Hace tanto tiempo que esos sentimientos los he dejado encerrados en una cajita
a la que cierra una llave con que está tan escondida que no sabía muy bien como volver a
encontrar esa llave y volverla a abrir.
Cómo volver a escribir y poder expresar aquello que cada día
va rondando por mi cabeza y que, a veces, no me deja vivir...
Esas veces la sensación de angustia por no poder hacer algo, vivir
o simplemente basada en mi autoexigencia no me deja vivir y disfrutar el día a día.
A veces la sensación de alegría, plenitud y esas sensaciones que experimento con
mi novio, mis amigos, mi familia... en mi vida en general.
A mi parecer es la dualidad del ser humano que discurre durante toda su existencia
y que, muchas veces duele... y, por desgracia, cuando esto pasa duele mucho.

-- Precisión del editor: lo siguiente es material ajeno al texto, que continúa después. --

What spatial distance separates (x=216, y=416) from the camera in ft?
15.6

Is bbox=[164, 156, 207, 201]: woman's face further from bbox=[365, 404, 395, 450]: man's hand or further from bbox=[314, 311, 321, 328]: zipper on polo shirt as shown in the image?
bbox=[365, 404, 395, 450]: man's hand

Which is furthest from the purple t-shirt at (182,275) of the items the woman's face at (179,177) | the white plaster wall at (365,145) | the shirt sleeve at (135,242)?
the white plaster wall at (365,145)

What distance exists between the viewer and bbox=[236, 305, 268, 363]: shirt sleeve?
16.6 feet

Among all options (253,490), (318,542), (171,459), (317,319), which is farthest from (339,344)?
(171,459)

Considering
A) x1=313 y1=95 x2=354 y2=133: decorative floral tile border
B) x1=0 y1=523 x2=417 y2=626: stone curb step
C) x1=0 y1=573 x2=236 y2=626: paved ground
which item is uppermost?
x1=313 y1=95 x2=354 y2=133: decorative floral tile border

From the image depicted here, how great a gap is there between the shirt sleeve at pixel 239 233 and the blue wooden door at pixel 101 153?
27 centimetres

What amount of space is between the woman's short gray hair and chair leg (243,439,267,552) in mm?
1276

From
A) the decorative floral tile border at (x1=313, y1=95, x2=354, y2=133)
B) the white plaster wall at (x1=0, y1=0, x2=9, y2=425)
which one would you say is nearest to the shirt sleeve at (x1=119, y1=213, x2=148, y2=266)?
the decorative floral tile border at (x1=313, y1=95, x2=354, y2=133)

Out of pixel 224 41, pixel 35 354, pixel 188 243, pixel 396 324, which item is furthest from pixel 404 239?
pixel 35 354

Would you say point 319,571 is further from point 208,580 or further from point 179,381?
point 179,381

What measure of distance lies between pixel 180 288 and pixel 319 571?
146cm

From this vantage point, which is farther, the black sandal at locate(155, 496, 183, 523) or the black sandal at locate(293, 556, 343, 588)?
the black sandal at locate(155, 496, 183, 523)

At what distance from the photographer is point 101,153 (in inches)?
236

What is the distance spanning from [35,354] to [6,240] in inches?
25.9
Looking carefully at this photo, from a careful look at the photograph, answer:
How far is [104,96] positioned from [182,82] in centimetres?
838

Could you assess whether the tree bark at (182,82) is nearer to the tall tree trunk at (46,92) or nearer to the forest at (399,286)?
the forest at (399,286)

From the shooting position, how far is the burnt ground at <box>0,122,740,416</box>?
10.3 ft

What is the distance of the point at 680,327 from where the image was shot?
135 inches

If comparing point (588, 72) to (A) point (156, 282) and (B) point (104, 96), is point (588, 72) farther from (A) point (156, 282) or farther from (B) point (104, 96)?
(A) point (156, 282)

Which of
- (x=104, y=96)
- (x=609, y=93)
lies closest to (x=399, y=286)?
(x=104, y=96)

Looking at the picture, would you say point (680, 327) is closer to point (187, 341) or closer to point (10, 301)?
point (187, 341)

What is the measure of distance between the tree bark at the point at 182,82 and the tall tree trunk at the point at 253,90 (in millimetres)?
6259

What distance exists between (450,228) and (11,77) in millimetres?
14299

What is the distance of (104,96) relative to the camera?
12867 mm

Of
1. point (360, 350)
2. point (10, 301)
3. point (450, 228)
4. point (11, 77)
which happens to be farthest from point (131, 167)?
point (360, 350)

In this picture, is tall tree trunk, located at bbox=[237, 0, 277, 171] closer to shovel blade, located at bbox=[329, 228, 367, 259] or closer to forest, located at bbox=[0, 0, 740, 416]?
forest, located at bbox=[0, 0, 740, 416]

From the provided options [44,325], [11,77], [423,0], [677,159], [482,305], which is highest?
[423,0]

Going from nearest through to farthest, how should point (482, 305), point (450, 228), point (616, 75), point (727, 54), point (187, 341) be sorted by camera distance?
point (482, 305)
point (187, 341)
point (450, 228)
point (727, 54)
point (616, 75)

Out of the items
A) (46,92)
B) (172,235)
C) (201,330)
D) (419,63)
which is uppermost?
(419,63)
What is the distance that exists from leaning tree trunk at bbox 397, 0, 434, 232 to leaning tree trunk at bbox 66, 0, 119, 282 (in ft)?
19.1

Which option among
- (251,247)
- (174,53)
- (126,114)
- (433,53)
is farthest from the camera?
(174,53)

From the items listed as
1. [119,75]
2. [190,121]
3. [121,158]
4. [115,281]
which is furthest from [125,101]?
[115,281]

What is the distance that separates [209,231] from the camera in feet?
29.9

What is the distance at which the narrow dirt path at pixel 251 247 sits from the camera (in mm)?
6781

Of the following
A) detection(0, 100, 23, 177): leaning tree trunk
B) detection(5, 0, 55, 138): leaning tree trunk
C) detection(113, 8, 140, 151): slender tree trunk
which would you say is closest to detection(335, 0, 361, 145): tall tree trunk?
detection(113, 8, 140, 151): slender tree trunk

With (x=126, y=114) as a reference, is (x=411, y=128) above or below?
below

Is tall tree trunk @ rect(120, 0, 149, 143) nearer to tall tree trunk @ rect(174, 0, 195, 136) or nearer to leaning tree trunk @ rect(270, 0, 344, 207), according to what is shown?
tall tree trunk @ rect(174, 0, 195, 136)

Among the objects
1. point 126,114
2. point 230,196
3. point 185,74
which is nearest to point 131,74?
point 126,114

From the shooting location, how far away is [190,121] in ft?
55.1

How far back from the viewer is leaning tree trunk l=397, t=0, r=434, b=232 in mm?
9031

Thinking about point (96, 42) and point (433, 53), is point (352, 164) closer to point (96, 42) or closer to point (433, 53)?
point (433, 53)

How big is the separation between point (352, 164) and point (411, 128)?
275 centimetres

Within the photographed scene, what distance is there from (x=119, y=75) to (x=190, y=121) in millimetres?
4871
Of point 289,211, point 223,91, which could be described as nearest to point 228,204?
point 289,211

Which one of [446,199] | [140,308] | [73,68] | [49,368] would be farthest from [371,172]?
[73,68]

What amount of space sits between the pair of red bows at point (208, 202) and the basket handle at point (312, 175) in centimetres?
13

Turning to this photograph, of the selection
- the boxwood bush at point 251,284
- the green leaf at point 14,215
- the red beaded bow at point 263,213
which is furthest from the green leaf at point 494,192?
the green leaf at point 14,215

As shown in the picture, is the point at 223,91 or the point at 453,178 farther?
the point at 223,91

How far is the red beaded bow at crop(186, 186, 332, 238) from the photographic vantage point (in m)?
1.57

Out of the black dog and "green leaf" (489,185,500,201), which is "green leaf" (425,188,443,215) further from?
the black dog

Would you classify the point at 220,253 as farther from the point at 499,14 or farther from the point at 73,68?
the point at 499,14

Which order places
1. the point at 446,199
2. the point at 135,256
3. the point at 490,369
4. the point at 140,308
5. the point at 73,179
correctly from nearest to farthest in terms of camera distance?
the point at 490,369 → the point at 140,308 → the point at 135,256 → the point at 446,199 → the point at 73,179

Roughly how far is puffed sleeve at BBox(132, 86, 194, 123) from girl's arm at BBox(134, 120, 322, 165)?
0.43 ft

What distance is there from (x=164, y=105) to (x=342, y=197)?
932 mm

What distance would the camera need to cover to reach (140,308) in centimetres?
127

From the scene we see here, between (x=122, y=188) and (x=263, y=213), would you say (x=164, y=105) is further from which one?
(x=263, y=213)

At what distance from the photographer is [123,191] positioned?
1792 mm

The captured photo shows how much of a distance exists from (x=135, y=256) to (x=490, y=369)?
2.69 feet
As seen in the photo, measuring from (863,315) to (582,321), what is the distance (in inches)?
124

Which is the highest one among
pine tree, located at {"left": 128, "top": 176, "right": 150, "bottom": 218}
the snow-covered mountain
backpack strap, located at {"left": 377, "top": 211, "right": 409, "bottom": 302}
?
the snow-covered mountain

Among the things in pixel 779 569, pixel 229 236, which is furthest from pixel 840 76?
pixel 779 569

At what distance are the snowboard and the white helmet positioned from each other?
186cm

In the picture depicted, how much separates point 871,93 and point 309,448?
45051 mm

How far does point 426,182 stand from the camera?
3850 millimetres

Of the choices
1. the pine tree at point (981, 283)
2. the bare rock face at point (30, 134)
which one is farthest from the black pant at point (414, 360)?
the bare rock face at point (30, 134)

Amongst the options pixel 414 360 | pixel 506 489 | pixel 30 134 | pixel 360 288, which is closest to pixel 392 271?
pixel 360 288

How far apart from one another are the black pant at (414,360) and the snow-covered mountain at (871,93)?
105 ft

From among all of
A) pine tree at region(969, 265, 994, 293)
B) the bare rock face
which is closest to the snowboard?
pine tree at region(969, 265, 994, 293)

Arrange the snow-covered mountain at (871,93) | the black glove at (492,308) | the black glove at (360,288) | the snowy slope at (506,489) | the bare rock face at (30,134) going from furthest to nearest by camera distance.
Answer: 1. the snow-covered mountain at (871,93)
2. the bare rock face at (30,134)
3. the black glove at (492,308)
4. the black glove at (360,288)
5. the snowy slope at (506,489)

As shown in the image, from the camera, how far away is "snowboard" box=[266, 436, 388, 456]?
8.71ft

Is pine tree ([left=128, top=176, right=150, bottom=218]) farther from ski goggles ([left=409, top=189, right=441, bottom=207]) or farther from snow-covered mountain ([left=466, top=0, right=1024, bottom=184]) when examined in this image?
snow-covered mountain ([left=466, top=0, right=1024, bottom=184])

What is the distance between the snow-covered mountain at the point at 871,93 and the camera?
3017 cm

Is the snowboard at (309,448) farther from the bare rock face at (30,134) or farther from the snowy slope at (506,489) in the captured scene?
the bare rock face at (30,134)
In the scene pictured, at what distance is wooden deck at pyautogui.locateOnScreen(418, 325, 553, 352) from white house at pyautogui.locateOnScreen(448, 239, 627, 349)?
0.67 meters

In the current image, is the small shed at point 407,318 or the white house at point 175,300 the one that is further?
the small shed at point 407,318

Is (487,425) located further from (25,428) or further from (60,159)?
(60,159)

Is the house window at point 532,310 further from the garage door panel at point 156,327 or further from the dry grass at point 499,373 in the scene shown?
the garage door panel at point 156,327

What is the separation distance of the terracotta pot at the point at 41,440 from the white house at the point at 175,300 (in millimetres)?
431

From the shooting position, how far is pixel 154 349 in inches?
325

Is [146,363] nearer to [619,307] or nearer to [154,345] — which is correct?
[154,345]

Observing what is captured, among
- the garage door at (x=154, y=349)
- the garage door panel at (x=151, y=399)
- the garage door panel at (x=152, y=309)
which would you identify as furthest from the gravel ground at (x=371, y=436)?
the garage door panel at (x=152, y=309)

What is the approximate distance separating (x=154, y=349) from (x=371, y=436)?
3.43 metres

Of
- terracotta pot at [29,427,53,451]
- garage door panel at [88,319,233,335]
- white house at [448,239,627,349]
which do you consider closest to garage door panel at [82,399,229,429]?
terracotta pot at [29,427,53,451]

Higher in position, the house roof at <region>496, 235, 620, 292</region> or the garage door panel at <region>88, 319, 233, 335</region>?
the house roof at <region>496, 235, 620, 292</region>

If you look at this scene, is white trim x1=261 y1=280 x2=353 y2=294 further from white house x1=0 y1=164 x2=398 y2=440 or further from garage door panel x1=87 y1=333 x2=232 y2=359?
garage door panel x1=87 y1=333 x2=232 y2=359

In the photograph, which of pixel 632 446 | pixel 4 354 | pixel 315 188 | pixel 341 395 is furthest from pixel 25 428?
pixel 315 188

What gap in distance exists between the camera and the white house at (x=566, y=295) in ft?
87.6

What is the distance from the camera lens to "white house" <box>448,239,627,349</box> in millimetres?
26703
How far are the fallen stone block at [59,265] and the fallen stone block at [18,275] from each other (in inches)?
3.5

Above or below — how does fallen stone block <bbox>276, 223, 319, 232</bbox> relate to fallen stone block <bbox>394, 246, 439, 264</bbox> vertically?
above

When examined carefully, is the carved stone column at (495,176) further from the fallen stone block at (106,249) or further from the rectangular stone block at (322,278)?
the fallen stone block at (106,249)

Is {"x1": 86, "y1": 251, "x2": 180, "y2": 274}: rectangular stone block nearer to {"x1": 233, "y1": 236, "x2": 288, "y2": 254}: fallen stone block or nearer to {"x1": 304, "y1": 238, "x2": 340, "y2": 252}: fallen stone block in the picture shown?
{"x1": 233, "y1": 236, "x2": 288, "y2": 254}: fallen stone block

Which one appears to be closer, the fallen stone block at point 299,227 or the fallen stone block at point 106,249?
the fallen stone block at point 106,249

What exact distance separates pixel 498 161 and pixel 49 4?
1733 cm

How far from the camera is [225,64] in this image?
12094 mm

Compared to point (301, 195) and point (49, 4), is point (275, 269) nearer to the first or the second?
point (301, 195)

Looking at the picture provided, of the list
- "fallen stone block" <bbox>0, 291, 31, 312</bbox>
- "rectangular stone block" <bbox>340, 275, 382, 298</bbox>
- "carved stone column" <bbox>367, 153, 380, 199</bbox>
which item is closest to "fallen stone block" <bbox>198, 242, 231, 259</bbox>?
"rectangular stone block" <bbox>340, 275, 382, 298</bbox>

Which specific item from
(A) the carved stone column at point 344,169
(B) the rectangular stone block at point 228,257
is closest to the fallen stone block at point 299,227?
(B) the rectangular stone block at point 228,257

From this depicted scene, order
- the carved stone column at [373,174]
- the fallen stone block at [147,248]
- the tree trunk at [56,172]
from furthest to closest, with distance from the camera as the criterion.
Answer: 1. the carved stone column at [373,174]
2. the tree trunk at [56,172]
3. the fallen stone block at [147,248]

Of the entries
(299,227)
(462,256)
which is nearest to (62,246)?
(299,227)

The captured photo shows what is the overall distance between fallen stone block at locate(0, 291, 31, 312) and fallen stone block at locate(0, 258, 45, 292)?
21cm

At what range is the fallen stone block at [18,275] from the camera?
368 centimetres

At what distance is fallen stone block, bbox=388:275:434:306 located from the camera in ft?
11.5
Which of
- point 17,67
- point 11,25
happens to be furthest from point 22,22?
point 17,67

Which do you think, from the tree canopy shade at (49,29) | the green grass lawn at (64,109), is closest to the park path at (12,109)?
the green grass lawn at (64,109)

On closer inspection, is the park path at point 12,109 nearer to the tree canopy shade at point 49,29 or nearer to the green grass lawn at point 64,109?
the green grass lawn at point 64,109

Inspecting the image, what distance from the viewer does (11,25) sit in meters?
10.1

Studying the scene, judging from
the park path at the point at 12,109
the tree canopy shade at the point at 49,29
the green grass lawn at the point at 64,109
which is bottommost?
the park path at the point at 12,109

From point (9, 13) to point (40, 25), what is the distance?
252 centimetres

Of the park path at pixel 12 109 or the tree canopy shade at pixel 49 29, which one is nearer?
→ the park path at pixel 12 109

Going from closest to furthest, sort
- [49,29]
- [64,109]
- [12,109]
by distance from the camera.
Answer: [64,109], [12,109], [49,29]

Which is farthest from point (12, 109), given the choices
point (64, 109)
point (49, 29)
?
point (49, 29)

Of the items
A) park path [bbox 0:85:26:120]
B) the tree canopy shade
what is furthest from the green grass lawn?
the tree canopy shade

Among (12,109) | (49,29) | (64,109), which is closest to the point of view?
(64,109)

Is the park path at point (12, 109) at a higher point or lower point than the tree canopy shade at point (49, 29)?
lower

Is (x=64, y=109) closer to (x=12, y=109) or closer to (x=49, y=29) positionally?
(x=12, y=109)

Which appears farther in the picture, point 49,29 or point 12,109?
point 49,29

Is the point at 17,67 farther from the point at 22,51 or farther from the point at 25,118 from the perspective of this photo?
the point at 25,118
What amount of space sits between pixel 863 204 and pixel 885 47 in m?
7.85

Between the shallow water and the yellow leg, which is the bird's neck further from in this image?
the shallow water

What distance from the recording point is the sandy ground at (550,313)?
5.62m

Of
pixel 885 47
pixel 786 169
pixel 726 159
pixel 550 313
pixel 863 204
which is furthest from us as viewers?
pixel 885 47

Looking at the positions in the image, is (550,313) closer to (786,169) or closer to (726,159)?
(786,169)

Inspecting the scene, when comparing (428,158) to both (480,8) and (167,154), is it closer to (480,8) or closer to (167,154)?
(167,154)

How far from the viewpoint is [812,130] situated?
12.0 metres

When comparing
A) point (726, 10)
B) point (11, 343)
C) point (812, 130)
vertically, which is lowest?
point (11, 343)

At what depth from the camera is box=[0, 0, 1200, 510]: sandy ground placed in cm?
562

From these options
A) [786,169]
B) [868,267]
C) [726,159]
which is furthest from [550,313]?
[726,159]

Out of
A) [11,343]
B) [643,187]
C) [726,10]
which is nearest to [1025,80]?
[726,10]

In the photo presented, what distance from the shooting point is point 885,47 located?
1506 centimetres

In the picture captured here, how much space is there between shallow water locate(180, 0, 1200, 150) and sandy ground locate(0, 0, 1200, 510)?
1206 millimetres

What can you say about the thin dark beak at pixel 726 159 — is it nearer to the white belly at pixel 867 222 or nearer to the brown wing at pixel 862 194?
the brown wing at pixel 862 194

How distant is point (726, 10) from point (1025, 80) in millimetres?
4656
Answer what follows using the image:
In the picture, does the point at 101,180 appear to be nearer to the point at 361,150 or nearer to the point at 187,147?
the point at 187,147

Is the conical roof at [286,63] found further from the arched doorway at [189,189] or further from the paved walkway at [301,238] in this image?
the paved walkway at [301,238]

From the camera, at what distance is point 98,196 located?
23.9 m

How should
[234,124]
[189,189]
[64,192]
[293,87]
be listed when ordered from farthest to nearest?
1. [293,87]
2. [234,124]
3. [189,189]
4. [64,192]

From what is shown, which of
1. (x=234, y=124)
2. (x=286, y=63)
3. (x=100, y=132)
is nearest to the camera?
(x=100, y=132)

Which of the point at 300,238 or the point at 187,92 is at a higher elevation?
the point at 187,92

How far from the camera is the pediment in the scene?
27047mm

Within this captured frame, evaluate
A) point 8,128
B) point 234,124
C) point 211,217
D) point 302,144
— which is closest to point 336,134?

Pero también, a veces existe esa otra cara de la moneda, con la que intento quedarme
día a día e intento que sea el centro de mi existencia día a día, pero que es tan difícil...
Esa es la parte positiva, esa parte que hace que disfrutes de cada minuto. Si eres
una persona sabia debes beber de ella cada vez que la vives... porque de esos momentos están llenos la vida.
Es con lo que me tengo que quedar, con los buenos recuerdos... aunque sea difícil es mejor beber de ellos cada día y disfrutarlos porque no sabes cuando van a durar.